(Pasaje del documento)
──────────────────────────────

“Somos un país divino”, repetía uno de los esperpénticos personajes de nuestro crudo realismo cotidiano, mientras los policías agitaban palitos para abollar ideas (permiso, Mafalda) hasta que se les acalambraran los brazos en su noble misión de dispersar manifestantes más molestos que mberu hovy. Años después de aquellos días ingratos en que algunos eran muy felices –ya sin la presencia del líder número uno en todo–, otro protagonista del teatro vernáculo repite la dosis. Con pequeñas alteraciones en los apuntes: Lo “divino” cedió el paso a “de maravillas”. Al día siguiente, cuando el malón periodístico se le fue encima, porque la sociedad sufría el acoso de la inseguridad, sin parpadear, respondió: “¿Y ustedes no ven la violencia en las calles de San Pablo y México?”. Más latosa que tábano sobre anca de algún rocín, una colega insiste: “Usted no hizo esa comparación el día de ayer”. Con un ademán da por concluida la entrevista colectiva, no sin antes farfullar una recomendación: “Vayan y lean de nuevo sus grabaciones”. Así somos. Entre trágicos y divertidos.
Nuestro Paraguay es hermoso. Lamentablemente anda de concubinato con el infortunio. Un país rico con gente pobre. Otros más puntillosos dirán que exportamos alimentos, mientras hay familias que padecen hambre Y eso nos ubica en el límite de lo paradójico. O nos convierte en una gran paradoja. Somos el país de la sopa dura, de un invierno con temperaturas asignadas al más ardiente verano, con duetos vocales que son cuartetos, con actos que no estaban prohibidos, pero que nadie tenía permiso para entrar; donde al feo le dicen “porãto”, al atolondrado, “juicio” y al desagradable, “simpático”. Y como la política es una manifestación artística al aire libre, el pueblo presencia gratuitamente los dramas entre risas y llantos. Con actores tan sorprendentes como aquellos de rostros adustos que denotan enojo constante, irritados, pero que tienen Alegre de apelativo. Una contradicción predecible en nuestro país.
Nuestro Alegre nunca demuestra alegría. Todo el día anda cabreado. A su favor podemos alegar que es tan persistente como la gota que horada la roca. Aguanta a pie firme el viento norte. Nadie le quitará el honroso lugar del vitaliciado presidencialista. En las elecciones del 2008 encabezó la lista a senadores por el Partido Liberal Radical Auténtico (PLRA). Perdió ante Nicanor Duarte Frutos, aunque a este último nunca le dejaron asumir. En el 2013 fue candidato a presidente de la República y fue derrotado por Horacio Cartes. En el 2018 le ganó Mario Abdo Benítez (mediante el apoyo incondicional del movimiento Honor Colorado). Al otro día de su último fracaso electoral ya estaba de nuevo en campaña. No pensaba cederle su lugar a ninguno. Salvo a Efraín. La concertación tiene la obligación moral de ungirlo candidato. De eso está convencido. Nadie tiene tanta experiencia como él. Ni siquiera Nadia. “La tercera es la vencida”, se justificó en un adagio popular. Tirios y troyanos, montescos y capuletos se pusieron de acuerdo para apuntar la artillería hacia el presidente del PLRA. Aquí cabe aquella frase tan común, pero igualmente descriptiva: logró la unidad de sus adversarios, pero en su contra. Suele suceder.

──────────────────────────────

(Filas de origen)
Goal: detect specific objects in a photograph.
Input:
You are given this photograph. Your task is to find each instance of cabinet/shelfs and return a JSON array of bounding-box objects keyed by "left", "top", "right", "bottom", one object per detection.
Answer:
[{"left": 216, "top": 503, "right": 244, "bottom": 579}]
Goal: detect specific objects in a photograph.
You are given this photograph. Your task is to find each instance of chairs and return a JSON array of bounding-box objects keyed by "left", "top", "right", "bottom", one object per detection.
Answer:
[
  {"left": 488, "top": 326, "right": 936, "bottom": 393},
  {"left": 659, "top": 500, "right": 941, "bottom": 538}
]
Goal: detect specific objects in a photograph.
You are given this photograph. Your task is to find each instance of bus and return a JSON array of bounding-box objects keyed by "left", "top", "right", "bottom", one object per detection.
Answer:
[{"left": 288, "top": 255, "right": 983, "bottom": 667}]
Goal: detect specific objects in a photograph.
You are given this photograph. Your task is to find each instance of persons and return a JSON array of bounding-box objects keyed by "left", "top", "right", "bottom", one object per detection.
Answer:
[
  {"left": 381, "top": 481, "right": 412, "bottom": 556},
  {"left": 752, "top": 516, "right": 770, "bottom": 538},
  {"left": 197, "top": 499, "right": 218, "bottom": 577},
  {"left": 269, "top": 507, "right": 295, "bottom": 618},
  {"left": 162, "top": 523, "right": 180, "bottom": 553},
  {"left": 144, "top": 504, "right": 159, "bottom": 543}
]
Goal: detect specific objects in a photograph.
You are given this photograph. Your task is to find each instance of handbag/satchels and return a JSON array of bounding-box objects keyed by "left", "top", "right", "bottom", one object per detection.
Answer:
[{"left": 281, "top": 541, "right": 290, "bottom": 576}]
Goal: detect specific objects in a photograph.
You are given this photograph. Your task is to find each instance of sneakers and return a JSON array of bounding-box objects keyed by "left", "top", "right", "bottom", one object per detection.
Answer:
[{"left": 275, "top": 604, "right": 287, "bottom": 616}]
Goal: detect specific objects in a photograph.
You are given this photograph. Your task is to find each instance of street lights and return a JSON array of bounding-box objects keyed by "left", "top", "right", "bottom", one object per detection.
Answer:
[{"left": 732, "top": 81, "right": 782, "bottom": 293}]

──────────────────────────────

(Solicitud escrita 1)
Filtre las filas y copie cada línea que contenga la cadena "array", teniendo en cuenta la distinción entre mayúsculas y minúsculas.
(Solicitud escrita 2)
Prosiga la redacción de la columna sobre el Paraguay a partir de su última oración.
La columna sobre el Paraguay y las filas no guardan relación alguna entre sí.

(Resultado obtenido 1)
You are given this photograph. Your task is to find each instance of cabinet/shelfs and return a JSON array of bounding-box objects keyed by "left", "top", "right", "bottom", one object per detection.
You are given this photograph. Your task is to find each instance of chairs and return a JSON array of bounding-box objects keyed by "left", "top", "right", "bottom", one object per detection.
You are given this photograph. Your task is to find each instance of bus and return a JSON array of bounding-box objects keyed by "left", "top", "right", "bottom", one object per detection.
You are given this photograph. Your task is to find each instance of persons and return a JSON array of bounding-box objects keyed by "left", "top", "right", "bottom", one object per detection.
You are given this photograph. Your task is to find each instance of handbag/satchels and return a JSON array of bounding-box objects keyed by "left", "top", "right", "bottom", one object per detection.
You are given this photograph. Your task is to find each instance of sneakers and return a JSON array of bounding-box objects keyed by "left", "top", "right", "bottom", one object per detection.
You are given this photograph. Your task is to find each instance of street lights and return a JSON array of bounding-box objects keyed by "left", "top", "right", "bottom", one object per detection.

(Resultado obtenido 2)
Efraín no quiere saber nada de consensos. Reclama ir a elecciones dentro de la Concertación. La Concertación de la cual él forma parte. Está la otra, la de Fernando Lugo. Confiado en que el conglomerado electoral del radicalismo auténtico le responderá ciegamente desafía a sus adversarios a someterse al veredicto de las urnas. Ni siquiera quiere sentarse a conversar en la mesa de precandidatos. El Partido del Movimiento al Socialismo (P-MAS) rechaza de entrada a Efraín. Blas Llano, senador por el PLRA, sentencia que Alegre es el “único que no quiere buscar el consenso”. Un decepcionado senador liberal, Abel González, va a los extremos: que no voten a los presidenciables liberales.
En las memorias no escritas de Alegre, Efraín dice que “nunca leerás que me di por vencido”. Es ahí cuando nos acosa el recuerdo del inimitable Roberto Fontanarrosa, quien alguna vez deberá ser rescatado del olvido al que fue recluido. Su relato de “Edmundo Cachín Medina” es de antología. Revive la velada boxística entre nuestro héroe y “Varicela” Donald Dinsmore en “La Brea Stadium Center” de Los Ángeles. En el primer asalto, de un morterazo, “Varicela” le arrancó la cabeza, literalmente, a “Cachín”. Aun así, nuestro boxeador siguió de pie. Desde algún lugar una voz le alentaba: ¡Vaaamos, Cachín! Con ese apoyo llenando sus pulmones de energía llegó al decimoquinto asalto. Y quedó parado. Mortalmente herido, pero parado. Perdió por puntos: 43 para ser exactos. Al otro día, uno de los encargados de la limpieza del estadio, entre las cosas que los espectadores desecharon, encontró la cabeza de “Cachín” Medina, quien con voz enronquecida seguía gritando: “Vaaamos, Cachín”.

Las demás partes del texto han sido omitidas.